§ **What is required**: The lines below, from the one holding "Dahlia Color Explosion Throw Pillow" through the one holding "Ficus pumila ´Variegata´", are to be restated word for word, with all images left out.

§ **Dataset records**:
***
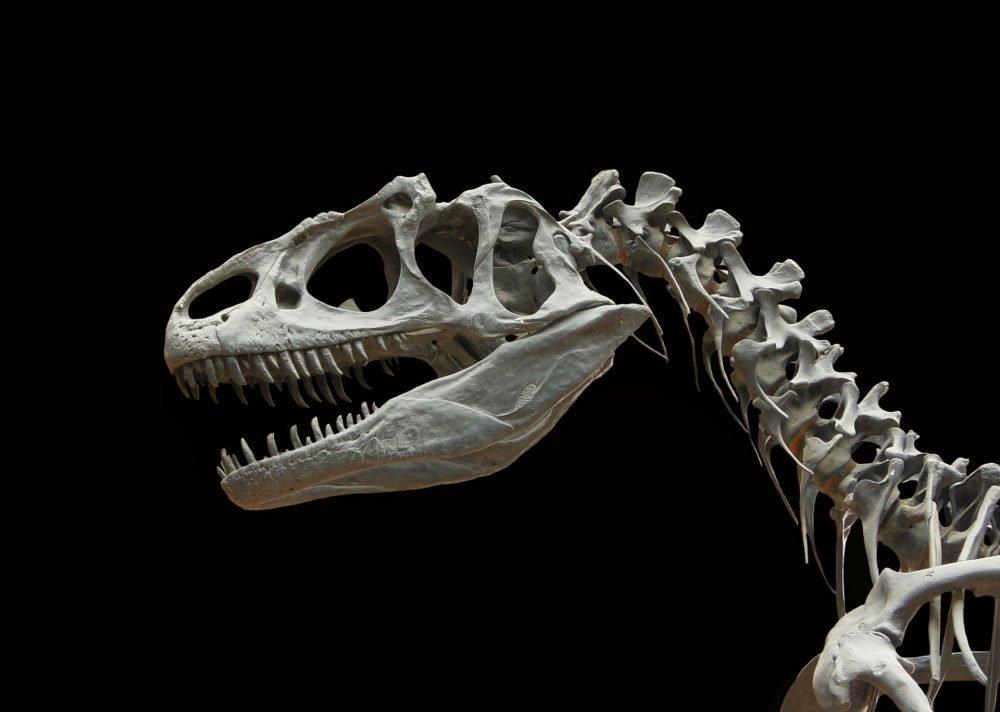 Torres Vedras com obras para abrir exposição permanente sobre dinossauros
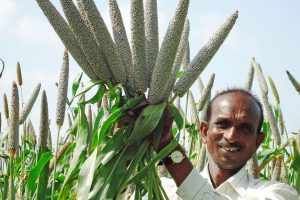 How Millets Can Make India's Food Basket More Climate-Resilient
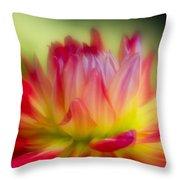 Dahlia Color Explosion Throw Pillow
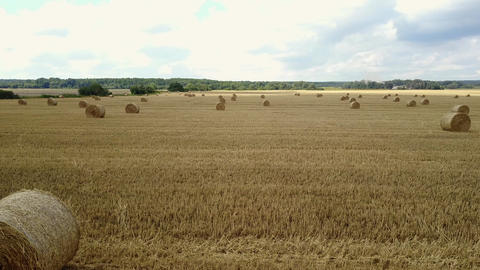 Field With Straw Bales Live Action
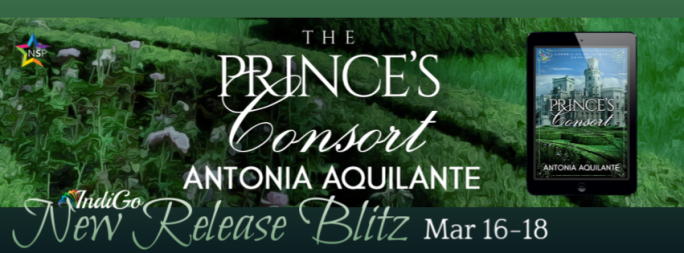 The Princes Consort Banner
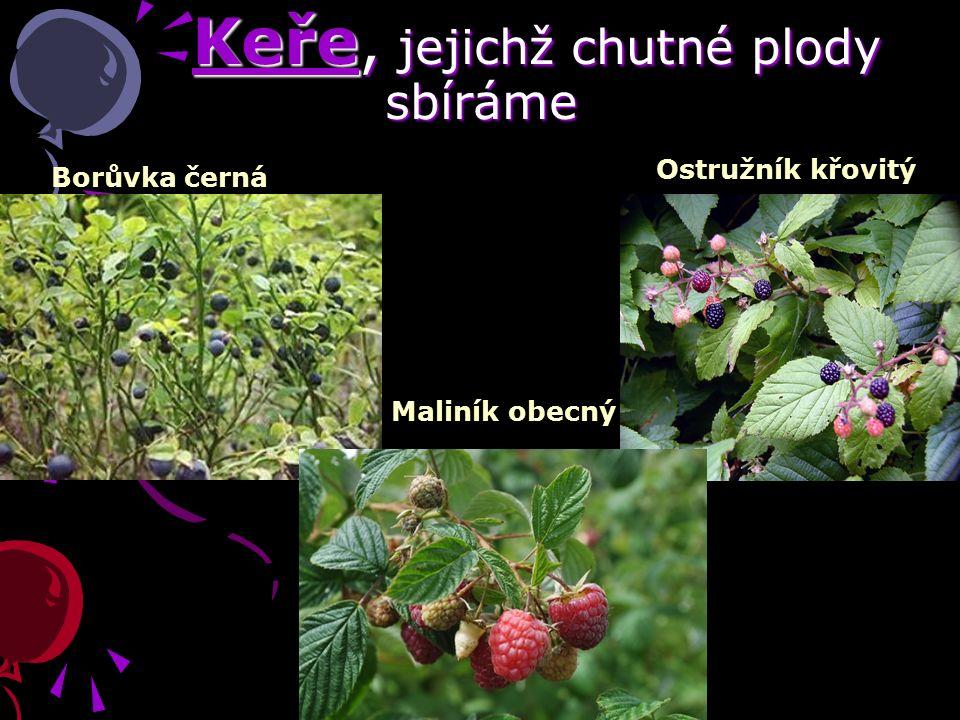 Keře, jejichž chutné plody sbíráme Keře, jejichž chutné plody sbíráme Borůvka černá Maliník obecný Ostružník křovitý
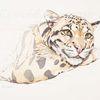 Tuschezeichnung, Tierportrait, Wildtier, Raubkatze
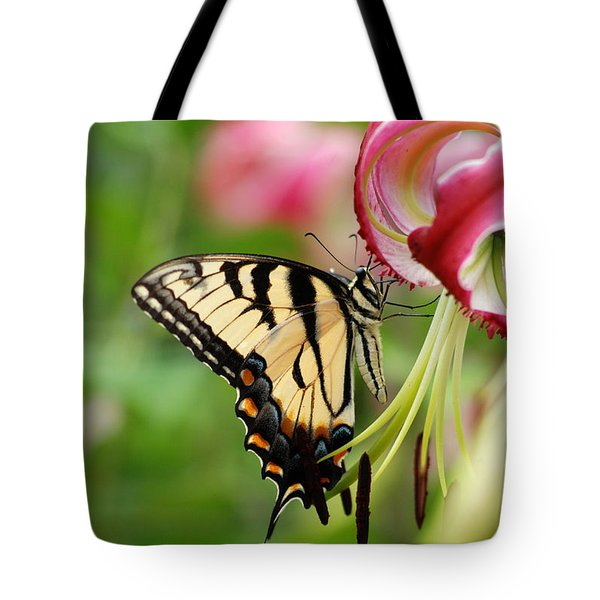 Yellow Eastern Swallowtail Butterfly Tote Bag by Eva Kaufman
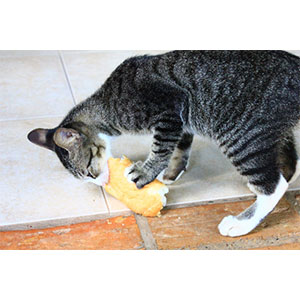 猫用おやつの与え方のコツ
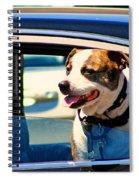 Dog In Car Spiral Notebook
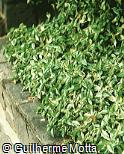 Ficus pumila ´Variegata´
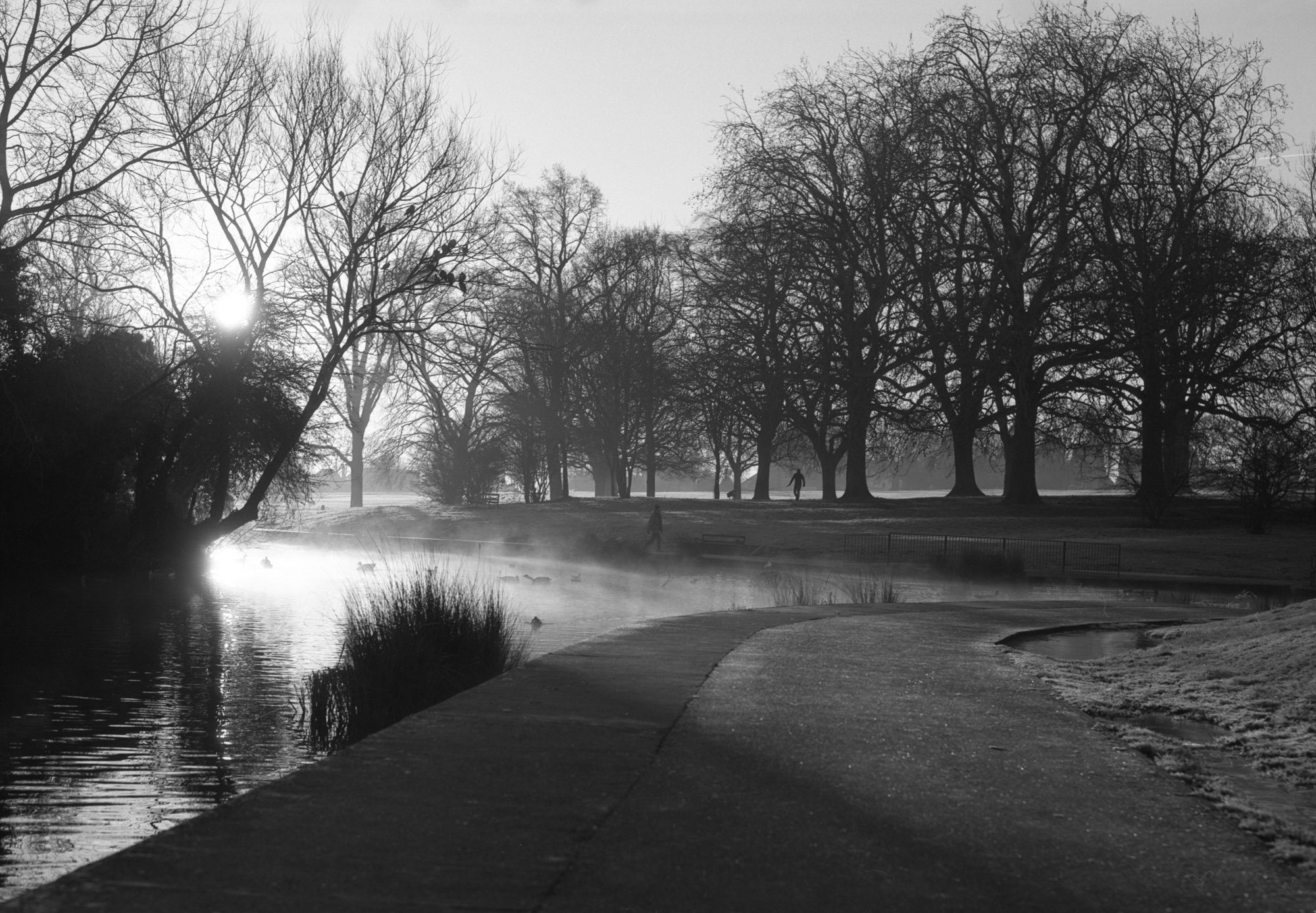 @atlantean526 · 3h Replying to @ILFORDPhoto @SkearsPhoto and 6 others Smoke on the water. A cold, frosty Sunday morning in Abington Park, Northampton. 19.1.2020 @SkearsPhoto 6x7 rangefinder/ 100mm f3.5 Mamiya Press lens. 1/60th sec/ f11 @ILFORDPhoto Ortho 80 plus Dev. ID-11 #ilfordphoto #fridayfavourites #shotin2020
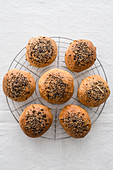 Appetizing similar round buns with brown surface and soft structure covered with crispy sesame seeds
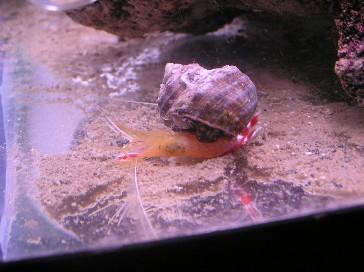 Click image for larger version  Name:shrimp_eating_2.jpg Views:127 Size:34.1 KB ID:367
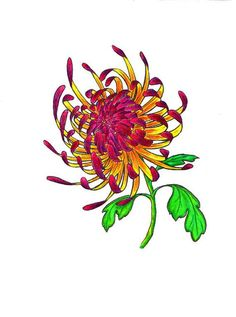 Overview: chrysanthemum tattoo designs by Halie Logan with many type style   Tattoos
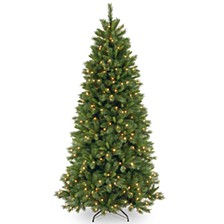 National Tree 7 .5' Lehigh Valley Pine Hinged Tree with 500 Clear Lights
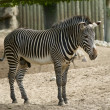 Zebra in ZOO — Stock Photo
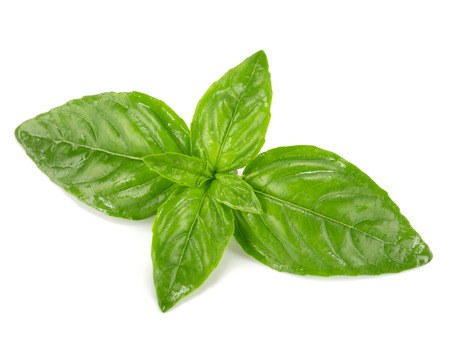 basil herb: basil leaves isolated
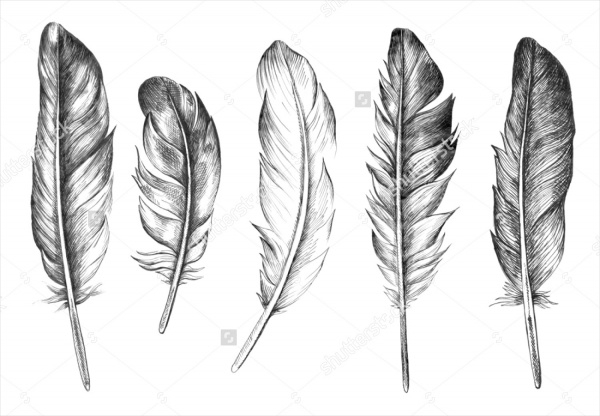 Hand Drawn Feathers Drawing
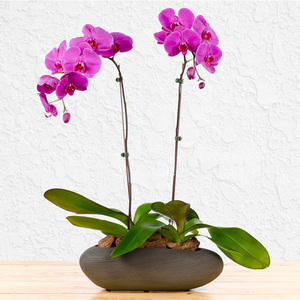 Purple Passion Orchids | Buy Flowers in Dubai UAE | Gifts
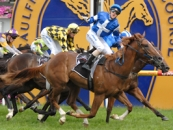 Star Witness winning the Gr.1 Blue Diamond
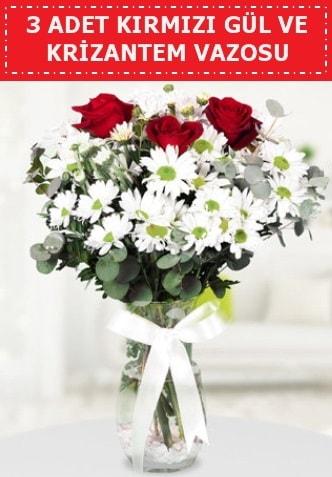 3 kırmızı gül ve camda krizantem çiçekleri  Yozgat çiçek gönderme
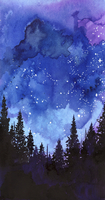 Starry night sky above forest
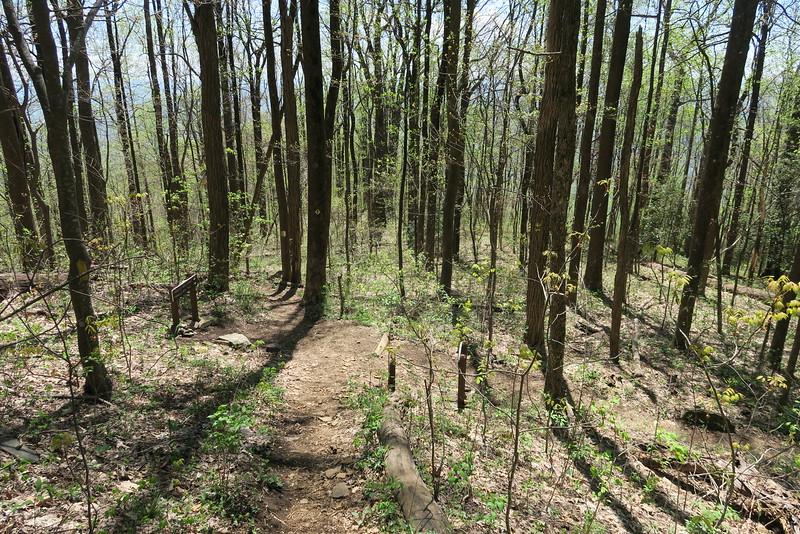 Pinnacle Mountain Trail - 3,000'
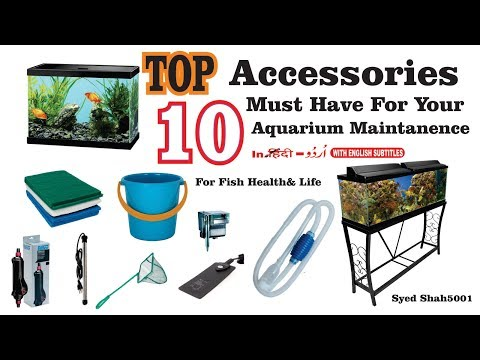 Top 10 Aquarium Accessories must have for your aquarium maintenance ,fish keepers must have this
***
§ **Response**:
 Dahlia Color Explosion Throw Pillow
 Field With Straw Bales Live Action
 The Princes Consort Banner
 Keře, jejichž chutné plody sbíráme Keře, jejichž chutné plody sbíráme Borůvka černá Maliník obecný Ostružník křovitý
 Tuschezeichnung, Tierportrait, Wildtier, Raubkatze
 Yellow Eastern Swallowtail Butterfly Tote Bag by Eva Kaufman
 猫用おやつの与え方のコツ
 Dog In Car Spiral Notebook
 Ficus pumila ´Variegata´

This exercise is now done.